Document section:

────────────────────

The general purpose of the appropriations item or line item veto is two-fold. First, it gives the Executive, who is elected statewide rather than from a particular district, the power to achieve fiscal constraint and to advance statewide rather than parochial fiscal interests; the Governor can excise unneeded "pork barrel" programs or projects from an appropriations bill so as to restrain public expenditures. This purpose of the line item veto is consistent with the requirement in the Budget and Accounting Act, RCW 43.88, that the Governor submit and the Legislature enact a balanced biennial operating budget. See Karcher v. Kean, 97 N.J. 483, 507, 479 A.2d 403 (1984) ("The constitutional line-item veto power serves the governmental need to have a balanced budget in place at the start of the fiscal year"). See also Stephen Masciocchi, The Item Veto Power in Washington, 64 Wash. L. Rev. 891, 892-93 (1989).

Second, a line item veto is designed to permit the Governor to disentangle issues so they will be considered on their individual merits. This policy is consistent with the constitutional framers' evident fear of legislative logrolling and the other checks on such logrolling placed in the Washington Constitution. Masciocchi, 64 Wash. L. Rev. at 892-93 n.13.

Despite the policy purposes underlying the veto power, courts, legislators, and Governors have had significant difficulties defining a "section" and "appropriation item." We attempt here, in the Court's constitutional role as interpreter of the Washington Constitution, to set forth operating guidelines.

A. SECTION VETOES

The Legislature argues Governor Lowry may veto only complete sections of a bill, and the Legislature has sole discretion to designate sections, citing Washington State Motorcycle Dealers Ass'n v. State, 111 Wash. 2d 667, 763 P.2d 442 (1988) (Motorcycle Dealers). The Governor asserts the vetoed provisions constitute entire de facto sections even though they fall under subsection headings. The trial court agreed with the Legislature.

The checkered history of the use of gubernatorial vetoes over sections of legislation substantially demonstrates the creativity of both the legislative and executive branches of government. At one extreme, in Washington Ass'n of Apartment Ass'ns, Inc., 88 Wash. 2d 563, 564 P.2d 788, this Court confronted a creative exercise of the gubernatorial veto power when Governor Evans vetoed provisions of the 1973 Residential Landlord Tenant Act in such a way as to completely rewrite portions of the legislation. We held article III, section 12 prohibits use of the veto power to reach a new or different result than the Legislature intended. A Governor could use the veto power only to prevent an act or a part of an act from becoming law. See generally Timothy P. Burke, The Partial Veto Power: Legislation by the Governor, 49 Wash. L. Rev. 603 (1974).

────────────────────

Data provided:
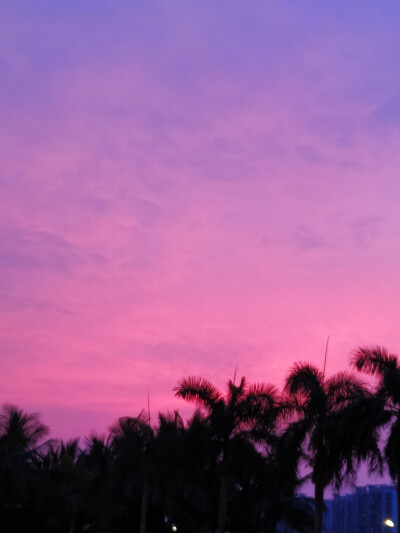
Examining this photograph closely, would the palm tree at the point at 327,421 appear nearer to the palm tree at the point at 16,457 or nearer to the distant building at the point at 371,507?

────────────────────

Instruction 1:
Extract the part of the line item veto passage starting with "The checkered history" and going on through "Rev. 603 (1974).".
Instruction 2:
Write the next part of the text on the line item veto, following on from its final sentence.

Exercise result 1:
The checkered history of the use of gubernatorial vetoes over sections of legislation substantially demonstrates the creativity of both the legislative and executive branches of government. At one extreme, in Washington Ass'n of Apartment Ass'ns, Inc., 88 Wash. 2d 563, 564 P.2d 788, this Court confronted a creative exercise of the gubernatorial veto power when Governor Evans vetoed provisions of the 1973 Residential Landlord Tenant Act in such a way as to completely rewrite portions of the legislation. We held article III, section 12 prohibits use of the veto power to reach a new or different result than the Legislature intended. A Governor could use the veto power only to prevent an act or a part of an act from becoming law. See generally Timothy P. Burke, The Partial Veto Power: Legislation by the Governor, 49 Wash. L. Rev. 603 (1974).

Exercise result 2:
At the opposite end of the spectrum, in Fain v. Chapman, 94 Wash. 2d 684, 619 P.2d 353 (1980), the Legislature enacted legislation containing numerous separately identifiable subjects as a single legislative section. The plain purpose of the "section" designation was to circumvent a veto. We held whether a vetoed portion of legislation constitutes a section under article III, section 12 was a question of law to be decided by the courts, and although the sections drafted by the Legislature are entitled to considerable weight, they are not dispositive of the courts' consideration of the Governor's constitutional veto power. We upheld Governor Ray's veto of a portion of legislation, which, in creating certain judicial positions, purported to address how the positions would be filled. See Heidi A. Irvin, Note, Washington's Partial Veto Power: Judicial Construction of Article III, Section 12, 10 U. Puget Sound L. Rev. 699 (1987). See also Cascade Tel. Co. v. Tax Comm'n, 176 Wash. 616, 619, 30 P.2d 976 (1934) (meaning of "section" not limited by the "artificial construction of the legislative measure").

Finally, in Motorcycle Dealers, we considered the validity of the Governor's vetoes of certain portions of an act the Legislature had denominated as subsections, as well as entire sections of the bill. After recounting the history of Governors' increasing use of the item veto, the Court discussed Senate Joint Resolution 140, adopted by the people as the 62nd Amendment to the Washington Constitution in 1974 to resolve competing contentions about the proper use of the item veto:

The amendment wrought three things. First, it limited use of the item veto to appropriation bills. Second, it added a new express prohibition against partially vetoing anything less than "an entire section" (italics ours) of a nonappropriation bill. And third, it provided the Legislature with authority to reconvene itself into extraordinary session within 45 days of adjournment to override vetoes.

Motorcycle Dealers, 111 Wash. 2d at 673. We ultimately held the veto applied only to "entire sections of nonappropriation bills, not portions of sections." Id. We overruled Fain and held whatever the Legislature deems to be a section will be held to be a section by the courts for purposes of article III, section 12. The trial court below followed the Motorcycle Dealers approach and held that a legislative designation of a section is dispositive of whether a section in a bill is a section to which the Governor's veto power under article III, section 12 applies.

The Dissent argues the majority opinion effectively overrules the Motorcycle Dealers case, Dissent at 4, and asserts the majority opinion adopts the "separate subject test" for gubernatorial vetoes. Neither contention is correct.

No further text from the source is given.